Wednesday, March 25, 2020

Blue-winged Olives, Stoneflies and Rising Trout

Last weekend, 3/14 & 3/15, we managed to fish both days.  Saturday in Pennsylvania with a couple of friends, and that Sunday by myself on the South Branch of the Raritan River.  

Both days were typical late winter early spring days; cool, breezy and a mix of bright sun and clouds.  The river on Saturday was crystal clear and slightly lower than normal.  Blue-winged olives hatched in pulses, and tiny midges danced in the air and in the leeward sides of rocks and trees.  Trout rose in  tempo with the insect activity, and after carefullt watching the rises it was apparent that some of the trout were taking the olives, and others were gently sipping in the tiny midges.  The olives were a size 18, and the midges were generously 1/8 inch in length with slender black bodies and clear wisps of wings. It always amazes me that these minute insects have all the parts necessary to create energy to move their legs and also their wings to fly.

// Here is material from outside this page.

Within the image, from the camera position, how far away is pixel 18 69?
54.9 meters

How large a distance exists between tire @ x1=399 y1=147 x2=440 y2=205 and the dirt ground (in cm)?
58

As I usually do, I wandered off upstream from the others and found one of my favorite runs with rising fish and free of anglers.  As we had seen in the runs downstream, some of the fish rose to the olives, and others sipped in the midges leaving only a couple of subtle rings as evidence.  Took a few small wild browns on a size #20 simple snowshoe emerger before the rise tailed off and the sun went below the hills.

On that Sunday I fished close to home, and while the PA stream was a limestone creek, the South Branch is a freestone stream that has an abundance of stoneflies along with mayflies and caddisflies.  I got to the stream mid afternoon, and initially I didn't see many insects in the air or on the water.  So I started out throwing a black woolley bugger at the opposite bank and stripping it back through likely holding water.  I got a few chases and bumps but no hook ups.

Around four o'clock the sun had come out in full force and with that the little black stoneflies appeared.  The females skittered and dropped down to the water to lay their and the trout began to chase them on top.  The breeze helped out to by knocking the clumsy fliers onto the water surface where many struggled before being eaten.  I put on a #14 dark gray caribou caddis and using my 10' 3wt rod and a long leader of 10 feet, I skittered the fly where trout were taking the naturals.  I think it took two casts before I took a stocked holdover rainbow of about 12 inches.

By the time I had to get off the water, I had caught a bunch of stocked rainbows, and one brown of about 10-11 inches, all on this one fly.

Sharpen your hooks and keep your distance.